Selective Heart Irradiation Induces Cardiac Overexpression of the Pro-hypertrophic miR-212

Márta Sárközy; Renáta Gáspár; Ágnes Zvara; Laura Kiscsatári; Zoltán Varga; Bence Kővári; Mónika G Kovács; Gergő Szűcs; Gabriella Fábián; Petra Diószegi; Gábor Cserni; László G Puskás; Thomas Thum; Zsuzsanna Kahán; Tamás Csont; Sándor Bátkai

doi:10.3389/fonc.2019.00598

Selective Heart Irradiation Induces Cardiac Overexpression of the Pro-hypertrophic miR-212

Front Oncol. 2019 Jul 16:9:598. doi: 10.3389/fonc.2019.00598. eCollection 2019.

Authors

Márta Sárközy¹, Renáta Gáspár¹, Ágnes Zvara², Laura Kiscsatári³, Zoltán Varga³, Bence Kővári⁴, Mónika G Kovács¹, Gergő Szűcs¹, Gabriella Fábián³, Petra Diószegi¹, Gábor Cserni⁴, László G Puskás², Thomas Thum⁵, Zsuzsanna Kahán³, Tamás Csont¹, Sándor Bátkai⁵

Affiliations

¹ Metabolic Diseases and Cell Signaling Group, Department of Biochemistry, Interdisciplinary Centre of Excellence, University of Szeged, Szeged, Hungary.
² Laboratory for Functional Genomics, Biological Research Center of the Hungarian Academy of Sciences, Institute of Genetics, Szeged, Hungary.
³ Department of Oncotherapy, Faculty of Medicine, University of Szeged, Szeged, Hungary.
⁴ Department of Pathology, University of Szeged, Szeged, Hungary.
⁵ Institute of Molecular and Translational Therapeutic Strategies (IMTTS), Hanover Medical School, Hanover, Germany.

Abstract

Background: A deleterious, late-onset side effect of thoracic radiotherapy is the development of radiation-induced heart disease (RIHD). It covers a spectrum of cardiac pathology including also heart failure with preserved ejection fraction (HFpEF) characterized by left ventricular hypertrophy (LVH) and diastolic dysfunction. MicroRNA-212 (miR-212) is a crucial regulator of pathologic LVH via FOXO3-mediated pathways in pressure-overload-induced heart failure. We aimed to investigate whether miR-212 and its selected hypertrophy-associated targets play a role in the development of RIHD. Methods: RIHD was induced by selective heart irradiation (50 Gy) in a clinically relevant rat model. One, three, and nineteen weeks after selective heart irradiation, transthoracic echocardiography was performed to monitor cardiac morphology and function. Cardiomyocyte hypertrophy and fibrosis were assessed by histology at week 19. qRT-PCR was performed to measure the gene expression changes of miR-212 and forkhead box O3 (FOXO3) in all follow-up time points.
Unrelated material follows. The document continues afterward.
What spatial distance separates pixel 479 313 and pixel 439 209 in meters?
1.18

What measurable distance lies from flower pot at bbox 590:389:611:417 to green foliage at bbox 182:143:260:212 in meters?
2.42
The cardiac transcript level of other selected hypertrophy-associated targets of miR-212 including extracellular signal-regulated kinase 2 (ERK2), myocyte enhancer factor 2a (MEF2a), AMP-activated protein kinase, (AMPK), heat shock protein 40 (HSP40), sirtuin 1, (SIRT1), calcineurin A-alpha and phosphatase and tensin homolog (PTEN) were also measured at week 19. Cardiac expression of FOXO3 and phospho-FOXO3 were investigated at the protein level by Western blot at week 19. Results: In RIHD, diastolic dysfunction was present at every time point. Septal hypertrophy developed at week 3 and a marked LVH with interstitial fibrosis developed at week 19 in the irradiated hearts. In RIHD, cardiac miR-212 was overexpressed at week 3 and 19, and FOXO3 was repressed at the mRNA level only at week 19. In contrast, the total FOXO3 protein level failed to decrease in response to heart irradiation at week 19. Other selected hypertrophy-associated target genes failed to change at the mRNA level in RIHD at week 19. Conclusions: LVH in RIHD was associated with cardiac overexpression of miR-212. However, miR-212 seems to play a role in the development of LVH via FOXO3-independent mechanisms in RIHD. As a central regulator of pathologic remodeling, miR-212 might become a novel target for RIHD-induced LVH and heart failure.

Keywords: FOXO3; heart failure with preserved ejection fraction (HFpEF); left ventricular hypertrophy; miRNA-212; thoracic irradiation.